As I wrote in the opening post, you can use a tool like GPU-Z to monitor the VRAM usage of the system (you don’t want to just monitor the usage of the Blender process in this case).

The web is basically full of people mentioned game performance hits significantly once they hit the 3.5 GB VRam mark.

I’d rather people performed some actual tests. The games benchmarks I’ve seen did not show a big hit after 3.5GB. I have yet to see any (non-synthetic) compute benchmarks.

I’ve been trying to explain to lots of folks that in-game fps ain’t not the only concern that comes with this fiasco, sadly to no end…
nwm I think it’s really important to do some benches and help other on future decisions on buying this card

I think any monitoring tool should do, although there were some notions of some apps not correctly displaying VRAM loads, just use techpowerup GPU-Z or MSI afterburner and give cycles a try on a scene that takes 3.5~4GB vram

Why did you link to the old article From AnadTech, rather than the one from the 26th that gives Nividas corrected specs and explains in detail how the memory systems differ between the 970 and 980?

This whole controversy seems very meh.

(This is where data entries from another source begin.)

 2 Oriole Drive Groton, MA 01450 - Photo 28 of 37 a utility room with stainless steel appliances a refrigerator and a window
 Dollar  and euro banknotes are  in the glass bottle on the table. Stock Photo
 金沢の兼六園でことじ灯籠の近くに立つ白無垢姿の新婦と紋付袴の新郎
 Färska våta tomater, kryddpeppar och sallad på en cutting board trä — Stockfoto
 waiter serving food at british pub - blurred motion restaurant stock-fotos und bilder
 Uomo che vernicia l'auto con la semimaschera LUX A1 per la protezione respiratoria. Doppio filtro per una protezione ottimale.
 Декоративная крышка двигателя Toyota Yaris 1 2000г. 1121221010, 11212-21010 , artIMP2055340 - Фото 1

Although the new info does explain the weirdness people have been observing it doesn’t change any of the existing benchmarking that has been done. The real world performance of the 970 is baked in to those benchmarks regardless of what the spec sheet says. The 980 is still about 15% faster than the 970, while costing about 65% more.

If I had purchased a 970 I certainly wouldn’t be regretting it at this point.

The best part of those class action suits is how little money the class is entitled to, while the lawyers rack in huge fees. That $15 for the P4 settlement is hilarious compared to the $16,400,000 the lawyers are getting paid.

The older article actually contains the statement from NVIDIA (along with some numbers on performance), the newer article is much longer and doesn’t add any relevant new information (unless you care about technical minutia). As far as I can tell, those “corrected” specs were made up by the author and NVIDIA did not correct their specs.

The real world performance of the 970 is baked in to those benchmarks regardless of what the spec sheet says. The 980 is still about 15% faster than the 970, while costing about 65% more.

If the benchmarks don’t use >3.5GB they tell you nothing about the performance characteristic of this issue. For a Cycles user, it is very relevant to know if their GPU takes a hit beyond 3.5GB and none of the benchmarks here reflect that.

I want to ask, how much of a real world difference does this make? I’m only a novice at blender and I was wondering how cycles allocates VRAM and what would take for it to go over 3.5GB. Is it the complexity of the scene, tile size, detail of textures or some other factor what I am unaware of?

Tech Report and PCPer are reporting the same thing.

http://techreport.com/review/27724/nvidia-the-geforce-gtx-970-works-exactly-as-intended

but wouldn’t using the full ram allocation per GPU unit allready cause instability problems and other isues.

I allways had the impresion you should NOT push a product to its limits just because you CAN.

Or is that only valid for Overclocking and temperature?

I’m not saying it’s untrue, but it is not the case that NVIDIA officially declared these the new specifications. The specifications on their website remain unchanged.

It might cause performance issues, it shouldn’t cause stability issues. Now it causes performance issues 500MB earlier.